Ian gives a further example of this, “As we refocus our company to take on the Japanese market, we are not going to market to the same customer profile but rather examine what our strengths are, and where the opportunities are in the market: specifically, we think that there is an opportunity to create a brand focused on incorporating Hawaiian influences into traditional Japanese products, and with tea specifically, creating interesting Hawaiian-Japanese themed flavored tea products.” Cultural blending, not cultural flattening is the way forward.
A Changing Population
It’s also important to respect Japan’s internal diversity. While Japan is relatively monocultural by global terms, it is gradually diversifying, with foreign residents now representing 2.3% of the population. With these changes come different consumer wants and needs.

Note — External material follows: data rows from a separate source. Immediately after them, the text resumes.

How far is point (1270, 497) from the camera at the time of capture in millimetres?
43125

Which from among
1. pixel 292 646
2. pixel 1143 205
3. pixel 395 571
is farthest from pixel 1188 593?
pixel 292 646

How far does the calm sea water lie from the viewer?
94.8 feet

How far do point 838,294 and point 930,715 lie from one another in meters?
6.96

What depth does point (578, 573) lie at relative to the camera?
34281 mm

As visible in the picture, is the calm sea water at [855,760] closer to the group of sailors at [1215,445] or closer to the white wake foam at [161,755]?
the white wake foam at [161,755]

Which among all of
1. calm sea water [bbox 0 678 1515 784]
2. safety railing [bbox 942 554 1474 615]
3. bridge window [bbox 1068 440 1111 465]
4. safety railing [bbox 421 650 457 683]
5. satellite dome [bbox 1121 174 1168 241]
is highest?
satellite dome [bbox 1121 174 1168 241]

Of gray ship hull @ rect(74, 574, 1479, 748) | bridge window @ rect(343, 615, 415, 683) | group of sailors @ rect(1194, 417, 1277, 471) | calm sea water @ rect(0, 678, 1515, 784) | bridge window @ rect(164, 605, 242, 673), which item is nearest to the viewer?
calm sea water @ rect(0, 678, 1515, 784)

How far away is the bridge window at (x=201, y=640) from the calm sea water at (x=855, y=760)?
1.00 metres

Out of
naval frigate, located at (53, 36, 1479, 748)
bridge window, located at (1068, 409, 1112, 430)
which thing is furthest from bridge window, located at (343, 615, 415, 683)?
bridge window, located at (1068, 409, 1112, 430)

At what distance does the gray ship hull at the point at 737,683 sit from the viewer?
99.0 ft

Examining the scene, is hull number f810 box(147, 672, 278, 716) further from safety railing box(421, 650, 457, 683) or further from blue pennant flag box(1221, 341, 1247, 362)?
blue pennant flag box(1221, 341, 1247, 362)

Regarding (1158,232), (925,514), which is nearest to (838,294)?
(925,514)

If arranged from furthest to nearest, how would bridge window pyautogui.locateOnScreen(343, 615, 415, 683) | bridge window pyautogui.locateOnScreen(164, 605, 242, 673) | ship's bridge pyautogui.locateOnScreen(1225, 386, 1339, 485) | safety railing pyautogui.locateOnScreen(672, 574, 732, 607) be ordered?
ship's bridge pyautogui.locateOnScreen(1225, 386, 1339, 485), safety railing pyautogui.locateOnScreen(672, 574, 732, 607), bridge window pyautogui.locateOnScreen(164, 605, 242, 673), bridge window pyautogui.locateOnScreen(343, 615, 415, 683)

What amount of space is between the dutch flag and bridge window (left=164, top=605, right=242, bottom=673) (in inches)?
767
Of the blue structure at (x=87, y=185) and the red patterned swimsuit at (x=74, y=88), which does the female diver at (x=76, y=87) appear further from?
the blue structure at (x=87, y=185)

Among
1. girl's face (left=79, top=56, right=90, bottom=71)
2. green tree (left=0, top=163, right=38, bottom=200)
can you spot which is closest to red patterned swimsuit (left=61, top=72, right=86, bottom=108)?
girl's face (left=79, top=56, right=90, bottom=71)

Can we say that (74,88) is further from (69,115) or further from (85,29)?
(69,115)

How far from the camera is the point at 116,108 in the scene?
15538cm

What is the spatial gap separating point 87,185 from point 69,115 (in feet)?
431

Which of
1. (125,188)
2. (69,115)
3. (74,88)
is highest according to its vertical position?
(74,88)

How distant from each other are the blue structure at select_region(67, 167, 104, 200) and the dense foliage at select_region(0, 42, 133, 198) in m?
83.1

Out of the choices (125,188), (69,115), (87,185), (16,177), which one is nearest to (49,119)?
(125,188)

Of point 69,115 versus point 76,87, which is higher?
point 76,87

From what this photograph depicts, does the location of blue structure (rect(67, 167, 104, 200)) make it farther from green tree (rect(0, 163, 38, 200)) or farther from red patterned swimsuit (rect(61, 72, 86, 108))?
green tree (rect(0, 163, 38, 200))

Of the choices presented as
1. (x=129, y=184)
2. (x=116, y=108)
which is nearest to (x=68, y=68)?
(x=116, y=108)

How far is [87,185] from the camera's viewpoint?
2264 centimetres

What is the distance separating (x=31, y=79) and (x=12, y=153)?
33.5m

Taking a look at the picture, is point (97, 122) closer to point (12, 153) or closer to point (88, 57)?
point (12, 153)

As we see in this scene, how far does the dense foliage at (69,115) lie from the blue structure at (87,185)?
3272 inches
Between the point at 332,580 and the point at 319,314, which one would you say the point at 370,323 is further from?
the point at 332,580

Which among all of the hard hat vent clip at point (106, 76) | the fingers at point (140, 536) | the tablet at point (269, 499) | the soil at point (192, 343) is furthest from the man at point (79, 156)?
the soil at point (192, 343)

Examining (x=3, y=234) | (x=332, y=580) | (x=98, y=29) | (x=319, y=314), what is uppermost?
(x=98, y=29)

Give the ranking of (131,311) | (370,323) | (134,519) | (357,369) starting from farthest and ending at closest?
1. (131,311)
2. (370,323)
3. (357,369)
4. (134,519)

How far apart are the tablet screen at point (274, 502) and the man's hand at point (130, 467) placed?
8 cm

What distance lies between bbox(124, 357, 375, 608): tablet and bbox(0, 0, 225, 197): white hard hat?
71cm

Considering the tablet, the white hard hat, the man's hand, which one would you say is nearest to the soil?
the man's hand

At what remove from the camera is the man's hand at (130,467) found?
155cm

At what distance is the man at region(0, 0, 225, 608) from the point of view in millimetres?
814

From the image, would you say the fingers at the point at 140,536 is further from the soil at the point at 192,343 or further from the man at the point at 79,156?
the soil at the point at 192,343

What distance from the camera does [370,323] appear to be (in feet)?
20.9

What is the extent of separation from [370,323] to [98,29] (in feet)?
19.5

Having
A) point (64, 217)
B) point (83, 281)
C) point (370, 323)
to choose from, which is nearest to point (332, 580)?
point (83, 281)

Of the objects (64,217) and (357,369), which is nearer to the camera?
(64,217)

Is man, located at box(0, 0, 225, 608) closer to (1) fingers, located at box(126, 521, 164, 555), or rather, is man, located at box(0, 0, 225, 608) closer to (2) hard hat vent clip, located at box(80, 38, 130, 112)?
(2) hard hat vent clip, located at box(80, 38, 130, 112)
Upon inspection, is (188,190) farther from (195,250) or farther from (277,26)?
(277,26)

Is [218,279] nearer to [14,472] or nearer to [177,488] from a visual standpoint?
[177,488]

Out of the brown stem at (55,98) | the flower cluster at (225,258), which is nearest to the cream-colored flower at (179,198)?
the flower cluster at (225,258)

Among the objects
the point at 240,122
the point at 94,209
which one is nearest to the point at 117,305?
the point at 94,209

Suryanarayanan makes this point, “The non-Japanese consumers in Japan, while low in number compared to the general population, tend to be more global in their outlook (for instance they are already working/living in a different country). It’s therefore important not to generalise the entire foreign population in Japan & not treat them as a homogenous group.” Emphasising that, “The communication style & messaging need to be different for Japanese & non-Japanese consumers.”
However, this works both ways- and illustrates why specific market research is so important. Julien explains that, for his particular market of nightlife and entertainment, he actually uses the same messaging and advertising content for Japanese and non Japanese attendees. “In my case, marketing and promotion is exactly the same for Japanese and non Japanese customers. I’m proposing to them a service [which allows them] to meet and interact, in as many ways as possible, (Language exchanges, cultural meetings, Dating events…).”
Everyone is looking for the same culturally-mingled experience, so the alterations Julien makes are in the building blocks of his advertising, namely the language. He promotes in a bilingual way using both Japanese and English/French. This is why context is so necessary. Julien’s business is focused on connecting and blending Japanese and non-Japanese consumers. While for an organisation targeted squarely at non-Japanese consumers in Japan the messaging may need to be totally different as Suryanarayanan suggests. No one-size fits all.
On Track For Success
Entering and succeeding in the Japanese market is a significant task for any organisation. Preparation and research are the bedrock of any successful market introduction. But with the right tools success can be effectively chased and potential pitfalls avoided. Focusing on solid language competency, understanding differences in mindset and priorities and respecting the diversity and richness of the culture a business is seeking to enter are all vital and will lead to success from day one of launch, far into the future.
Many thanks to all of the industry professionals who took part in giving their perspective for this article.